REQUIRED TASKS:
**A)** In the battery abstract, which estimated battery parameter was fed into the ANFIS system to estimate state of charge?
**B)** Rewrite the paragraph of the battery abstract that begins "This paper describes a study" as a short bulleted list, keeping its main facts.

Daniel J. Auger

Electric vehicle battery model identification and state of charge estimation in real world driving cycles

This paper describes a study demonstrating a new method of state-of-charge (SoC) estimation for batteries in real-world electric vehicle applications. This method combines realtime model identification with an adaptive neuro-fuzzy inference system (ANFIS). In the study, investigations were carried down on a small-scale battery pack. An equivalent circuit network model of the pack was developed and validated using pulse-discharge experiments. The pack was then subjected to demands representing realistic WLTP and UDDS driving cycles obtained from a model of a representative electric vehicle, scaled match the size of the battery pack. A fast system identification technique was then used to estimate battery parameter values. One of these, open circuit voltage, was selected as suitable for SoC estimation, and this was used as the input to an ANFIS system which estimated the SoC. The results were verified by comparison to a theoretical Coulomb-counting method, and the new method was judged to be effective. The case study used a small 7.2 V NiMH battery pack, but the method described is applicable to packs of any size or chemistry.

DATA ENTRIES:
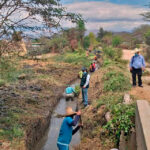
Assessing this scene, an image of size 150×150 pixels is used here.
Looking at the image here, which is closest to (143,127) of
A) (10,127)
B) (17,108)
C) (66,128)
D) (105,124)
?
(66,128)

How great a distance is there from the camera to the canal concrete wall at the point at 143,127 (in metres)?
4.61

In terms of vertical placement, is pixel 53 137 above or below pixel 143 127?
below

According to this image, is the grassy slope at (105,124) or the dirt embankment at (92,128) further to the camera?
the dirt embankment at (92,128)

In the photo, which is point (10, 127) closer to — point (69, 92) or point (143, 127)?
point (143, 127)

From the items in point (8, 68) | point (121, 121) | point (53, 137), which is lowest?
point (53, 137)

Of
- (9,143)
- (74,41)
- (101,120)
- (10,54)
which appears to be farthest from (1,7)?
(74,41)

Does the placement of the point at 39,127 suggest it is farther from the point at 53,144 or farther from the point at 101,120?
the point at 101,120

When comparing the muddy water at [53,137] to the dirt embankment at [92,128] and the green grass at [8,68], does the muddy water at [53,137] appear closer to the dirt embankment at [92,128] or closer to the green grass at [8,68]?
the dirt embankment at [92,128]

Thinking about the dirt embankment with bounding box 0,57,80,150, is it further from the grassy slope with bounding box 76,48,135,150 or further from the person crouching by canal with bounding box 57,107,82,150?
the person crouching by canal with bounding box 57,107,82,150

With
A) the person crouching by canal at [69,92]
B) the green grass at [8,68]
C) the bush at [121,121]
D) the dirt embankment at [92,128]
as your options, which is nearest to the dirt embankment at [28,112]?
the person crouching by canal at [69,92]

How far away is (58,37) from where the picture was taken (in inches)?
353

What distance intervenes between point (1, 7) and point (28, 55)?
6.04 ft

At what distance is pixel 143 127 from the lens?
515cm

COMPLETE ANSWERS:
**A)** Open circuit voltage.

**B)**
- A new state-of-charge (SoC) estimation method for electric vehicle batteries combines real-time model identification with an adaptive neuro-fuzzy inference system (ANFIS).
- Tests used a small 7.2 V NiMH battery pack.
- An equivalent circuit network model of the pack was built and validated with pulse-discharge experiments.
- The pack was run through WLTP and UDDS driving-cycle demands from a representative electric vehicle model, scaled to the pack's size.
- Fast system identification estimated the battery parameters. Open circuit voltage was chosen as the ANFIS input for estimating SoC.
- Comparison with theoretical Coulomb counting showed the method was effective.
- The method applies to packs of any size or chemistry.